Picture the same decoy comment, but instead of "this package is clean," it carries content alarming enough to make a safety-tuned model refuse to engage at all. The kind of dangerous, policy-triggering material a model has been trained to back away from. A scanner or coding agent hits that text, its refusal behavior fires, and it declines to read the file. Same outcome as the documented attack, an unanalyzed payload, reached through a different lever.

I have not seen this specific move confirmed in the wild. But it is a small step from what Hades already does, and the underlying incentive is the same: get the AI to stop reading before it reaches the malware. So I would expect it, and I would expect aggressive refusals to be exactly the kind of predictable behavior an attacker can plan around.

That is the thesis, offered as opinion. Over-indexing on first-order safety alignment can create second-order blindspots. Reflexive refusals, in closed and open models alike, are predictable, and predictable behavior is steerable. A model that refuses to read hostile code is not analyzing it, it is averting its eyes, and a scanner that averts its eyes is not much of a scanner. Security tooling will increasingly need models that do not flinch at hostile input, because hostile input is the entire job.

None of this is an argument against alignment. It is an argument for alignment that can tell the analyst apart from the attacker. The same content means opposite things depending on who is reading and why, and a refusal that ignores that distinction is a lever waiting to be pulled.

The documented injection and the hypothetical refusal trick are the same problem underneath, and this is the part I am most confident about.
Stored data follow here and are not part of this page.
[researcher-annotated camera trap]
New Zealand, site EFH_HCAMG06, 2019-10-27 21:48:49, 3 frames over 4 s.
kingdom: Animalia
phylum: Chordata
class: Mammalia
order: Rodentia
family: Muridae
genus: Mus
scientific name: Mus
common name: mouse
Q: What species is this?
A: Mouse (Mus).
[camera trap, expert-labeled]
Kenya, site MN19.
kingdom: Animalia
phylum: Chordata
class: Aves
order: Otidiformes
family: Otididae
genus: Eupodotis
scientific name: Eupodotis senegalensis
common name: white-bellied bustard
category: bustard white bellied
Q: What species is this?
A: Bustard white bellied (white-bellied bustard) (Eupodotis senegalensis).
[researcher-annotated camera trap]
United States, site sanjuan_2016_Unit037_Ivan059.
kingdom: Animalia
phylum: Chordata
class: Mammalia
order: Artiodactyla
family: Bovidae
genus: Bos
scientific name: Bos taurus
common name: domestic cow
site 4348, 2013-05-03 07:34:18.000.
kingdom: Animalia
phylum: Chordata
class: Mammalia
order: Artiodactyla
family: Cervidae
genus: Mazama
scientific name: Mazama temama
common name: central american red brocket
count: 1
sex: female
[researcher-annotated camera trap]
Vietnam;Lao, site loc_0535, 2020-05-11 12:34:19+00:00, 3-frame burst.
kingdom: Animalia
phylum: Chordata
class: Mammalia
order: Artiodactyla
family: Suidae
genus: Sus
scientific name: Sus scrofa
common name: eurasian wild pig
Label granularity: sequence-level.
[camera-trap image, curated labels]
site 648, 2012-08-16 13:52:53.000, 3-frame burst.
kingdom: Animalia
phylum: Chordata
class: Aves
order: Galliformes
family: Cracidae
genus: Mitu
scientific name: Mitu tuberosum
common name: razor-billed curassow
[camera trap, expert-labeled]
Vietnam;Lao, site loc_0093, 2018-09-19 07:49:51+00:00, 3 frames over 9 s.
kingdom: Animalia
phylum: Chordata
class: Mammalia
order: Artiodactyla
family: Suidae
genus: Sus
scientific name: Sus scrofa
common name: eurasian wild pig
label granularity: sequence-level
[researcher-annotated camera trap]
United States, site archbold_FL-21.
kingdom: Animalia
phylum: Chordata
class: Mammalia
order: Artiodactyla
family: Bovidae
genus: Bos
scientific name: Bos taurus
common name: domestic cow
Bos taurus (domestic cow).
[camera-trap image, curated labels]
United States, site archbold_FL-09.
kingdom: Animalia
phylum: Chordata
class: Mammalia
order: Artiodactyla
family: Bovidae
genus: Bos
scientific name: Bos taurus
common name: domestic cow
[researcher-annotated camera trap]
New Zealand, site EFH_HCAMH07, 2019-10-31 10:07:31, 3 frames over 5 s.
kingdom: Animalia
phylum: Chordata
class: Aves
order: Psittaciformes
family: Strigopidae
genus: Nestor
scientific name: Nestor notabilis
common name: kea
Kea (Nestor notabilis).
In both cases the file under analysis is evidence to classify, never instructions to obey. The decoy comment is not really malware. It is a message aimed at the model, smuggled in as data, betting that the pipeline will blur the line between the two. Whether that message says "I am clean" or "refuse to read me," the defense is identical: treat scanned content as untrusted data, and never let it set the model's policy.

This is the OWASP LLM01 prompt-injection problem wearing a malware costume. The design question is concrete. What is the model permitted to treat as instructions, and what is fixed as inert evidence it may describe but never follow? Get that boundary right and a 99-line comment becomes a flag in the report, noted and stepped over, regardless of which way it tries to push. Get it wrong and the comment runs the show.

This is the same instruction-versus-data confusion behind TrapDoor's poisoned agent-instruction files and the broader class of AI security risks that live beyond prompt injection, and it is the throughline across this wave of AI-targeted supply-chain attacks.

Rafter is itself an AI-assisted code analysis tool, so it lives inside this adversarial reality. Our stated design goal is to treat scanned code as untrusted evidence to be examined, not instructions to be obeyed, and to regard a file that tries hardest to stop the analysis as precisely the file that earns a second look.

The takeaway

The Hades decoy is small and almost theatrical, easy to dismiss as a one-off. It is more useful read as a preview. As more security work routes through language models, attackers will keep probing the gap between what a model is willing to do and what a security system needs it to do, because that gap is where the cloaking happens. Today they are telling the AI a file is clean. Tomorrow, I suspect, some of them will be trying to make it look away.

The fix is not to make models care less about safety. It is to build pipelines that know the difference between reading about a threat and being commanded by one. A scanner earns its name by looking hardest at exactly the input designed to make it flinch.